# Transferring numbers question



## Shmelton (May 19, 2020)

If I have a spread sheet of numbers is there anyway to download it to a Garmin Echomap? I’m thinking there should be some way to download it to ActiveCaptain on my laptop, then transfer it to my unit. I’d like to download all of the numbers at once instead of doing it one at at a time. Let me know if you guys know a way to make this easy.


Sent from my iPhone using Tapatalk


----------



## Boardfeet (Sep 27, 2007)

You should be able to import them into active captain from the spread sheet. I know I can do it on Home port.


----------



## Shmelton (May 19, 2020)

Thanks sir… I’ll play around with it when I get a chance.

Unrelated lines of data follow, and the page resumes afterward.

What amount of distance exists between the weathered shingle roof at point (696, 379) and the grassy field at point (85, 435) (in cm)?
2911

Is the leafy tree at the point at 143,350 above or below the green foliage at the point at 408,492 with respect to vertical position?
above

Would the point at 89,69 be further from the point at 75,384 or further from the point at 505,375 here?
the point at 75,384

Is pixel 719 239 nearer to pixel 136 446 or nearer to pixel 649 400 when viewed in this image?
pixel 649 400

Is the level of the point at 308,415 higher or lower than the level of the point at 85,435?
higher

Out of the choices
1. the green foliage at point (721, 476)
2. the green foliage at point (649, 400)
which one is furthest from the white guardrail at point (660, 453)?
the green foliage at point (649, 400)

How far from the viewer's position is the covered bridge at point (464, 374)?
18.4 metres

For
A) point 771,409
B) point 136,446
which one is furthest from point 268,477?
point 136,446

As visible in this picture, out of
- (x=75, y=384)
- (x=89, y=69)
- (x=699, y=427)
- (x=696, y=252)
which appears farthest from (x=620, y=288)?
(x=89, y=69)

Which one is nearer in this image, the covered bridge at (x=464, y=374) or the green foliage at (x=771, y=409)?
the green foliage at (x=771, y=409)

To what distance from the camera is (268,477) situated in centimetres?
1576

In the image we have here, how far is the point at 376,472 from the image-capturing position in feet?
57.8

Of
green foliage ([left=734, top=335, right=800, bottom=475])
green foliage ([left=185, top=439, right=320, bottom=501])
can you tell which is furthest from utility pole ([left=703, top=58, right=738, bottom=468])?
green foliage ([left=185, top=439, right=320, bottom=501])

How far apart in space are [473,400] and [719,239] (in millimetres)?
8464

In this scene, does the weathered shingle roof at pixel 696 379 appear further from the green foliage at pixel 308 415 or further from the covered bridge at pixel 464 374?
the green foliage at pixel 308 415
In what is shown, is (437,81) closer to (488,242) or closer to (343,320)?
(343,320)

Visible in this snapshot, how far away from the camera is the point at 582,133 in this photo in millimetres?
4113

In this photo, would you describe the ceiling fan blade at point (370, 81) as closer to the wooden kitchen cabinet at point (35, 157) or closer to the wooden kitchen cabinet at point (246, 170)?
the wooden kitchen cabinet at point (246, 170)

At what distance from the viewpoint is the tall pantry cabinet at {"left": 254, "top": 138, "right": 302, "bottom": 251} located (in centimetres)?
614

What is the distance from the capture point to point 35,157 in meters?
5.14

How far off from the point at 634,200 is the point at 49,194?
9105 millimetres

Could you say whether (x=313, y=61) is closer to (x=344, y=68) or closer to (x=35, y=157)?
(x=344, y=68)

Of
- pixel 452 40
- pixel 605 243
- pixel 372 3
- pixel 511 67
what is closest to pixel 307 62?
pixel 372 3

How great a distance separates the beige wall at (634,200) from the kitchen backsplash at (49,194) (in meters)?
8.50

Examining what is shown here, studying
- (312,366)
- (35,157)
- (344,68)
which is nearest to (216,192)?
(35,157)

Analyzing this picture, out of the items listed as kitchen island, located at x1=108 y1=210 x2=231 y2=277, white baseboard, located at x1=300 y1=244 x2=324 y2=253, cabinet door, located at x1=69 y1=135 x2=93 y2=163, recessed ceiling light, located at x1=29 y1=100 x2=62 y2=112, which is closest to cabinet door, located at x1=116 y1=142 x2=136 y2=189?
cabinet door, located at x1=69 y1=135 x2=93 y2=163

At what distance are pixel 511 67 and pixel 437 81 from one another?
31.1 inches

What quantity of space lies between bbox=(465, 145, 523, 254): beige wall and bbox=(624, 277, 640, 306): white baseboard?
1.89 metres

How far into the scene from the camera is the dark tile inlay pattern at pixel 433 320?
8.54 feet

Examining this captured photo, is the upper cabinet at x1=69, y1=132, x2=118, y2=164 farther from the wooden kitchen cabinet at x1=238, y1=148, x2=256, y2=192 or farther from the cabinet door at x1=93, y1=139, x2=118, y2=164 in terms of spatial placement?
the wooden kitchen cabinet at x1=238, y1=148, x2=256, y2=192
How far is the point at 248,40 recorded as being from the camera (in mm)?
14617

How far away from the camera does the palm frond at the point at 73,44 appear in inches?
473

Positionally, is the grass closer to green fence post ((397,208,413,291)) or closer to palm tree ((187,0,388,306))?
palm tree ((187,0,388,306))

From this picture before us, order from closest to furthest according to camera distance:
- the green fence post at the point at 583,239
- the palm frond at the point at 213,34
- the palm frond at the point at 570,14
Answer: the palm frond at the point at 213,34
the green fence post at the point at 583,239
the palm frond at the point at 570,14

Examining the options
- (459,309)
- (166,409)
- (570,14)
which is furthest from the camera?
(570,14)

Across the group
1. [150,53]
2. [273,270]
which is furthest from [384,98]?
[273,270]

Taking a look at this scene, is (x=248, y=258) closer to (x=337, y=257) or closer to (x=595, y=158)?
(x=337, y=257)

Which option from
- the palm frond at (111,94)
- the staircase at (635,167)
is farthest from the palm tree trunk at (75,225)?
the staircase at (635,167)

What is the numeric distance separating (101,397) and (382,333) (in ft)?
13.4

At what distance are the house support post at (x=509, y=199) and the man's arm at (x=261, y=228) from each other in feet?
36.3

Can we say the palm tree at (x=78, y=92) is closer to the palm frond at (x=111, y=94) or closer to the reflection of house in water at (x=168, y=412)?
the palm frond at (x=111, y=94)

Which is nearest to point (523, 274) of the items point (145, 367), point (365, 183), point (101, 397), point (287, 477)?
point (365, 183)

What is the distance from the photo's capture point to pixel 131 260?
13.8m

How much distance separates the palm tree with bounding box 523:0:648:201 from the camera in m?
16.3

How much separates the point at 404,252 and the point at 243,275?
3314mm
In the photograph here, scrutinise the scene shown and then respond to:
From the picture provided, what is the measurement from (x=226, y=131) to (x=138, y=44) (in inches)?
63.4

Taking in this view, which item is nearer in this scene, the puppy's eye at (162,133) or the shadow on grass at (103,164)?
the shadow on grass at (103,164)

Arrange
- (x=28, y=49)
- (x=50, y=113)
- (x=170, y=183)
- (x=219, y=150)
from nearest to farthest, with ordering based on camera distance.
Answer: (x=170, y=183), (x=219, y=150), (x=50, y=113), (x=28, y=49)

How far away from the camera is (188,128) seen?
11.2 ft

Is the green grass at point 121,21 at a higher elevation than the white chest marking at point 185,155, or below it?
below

Sent from my iPhone using Tapatalk


----------



## redlegs (Oct 1, 2007)

Garmins Active Captain (homeport has been discontinued, but still works, just no updates)only supports import and export of gpx files at this time. You'd have to run an android emulator on your mac or pc to run active captain.
That being said, the trick will be to convert the xls (MS spreadsheet)to GPX.
At redlegs inc. (kidding) we'd clean up the spreadsheet (most spreadsheets like escambia county reefs, or Florida artificial reefs xls's)contain way too much junk to convert well. So most of the time is cleaning out the junk characters. Stumbling blocks are commas. apostrophes' and the like.
Once cleaned up, you can save as a CSV from Excel, and then import/convert to GPX. I like to use GPS Utility - Home for conversions (free version lets you convert 100 numbers), but there are other programs out there.
Once you have it in GPX, Active Captain will import directly from an email or a file. BTW: Google Earth will also import GPX files and isn't a half bad PC tool for managing numbers on a PC


----------



## bwendel07 (Sep 30, 2007)

PM sent to you


----------



## Hangover (Aug 5, 2013)

There is a program called GPSBabel that will allow you to convert CSV (comma separated variable) excel files into other formats. As noted above format is key.

If you haven't had the offer yet I'll go ahead and make it....."send me your list of secret numbers and I'll convert it and send it back to you" haha. But seriously. If you need help shoot me a PM and I can probably walk you through it.


----------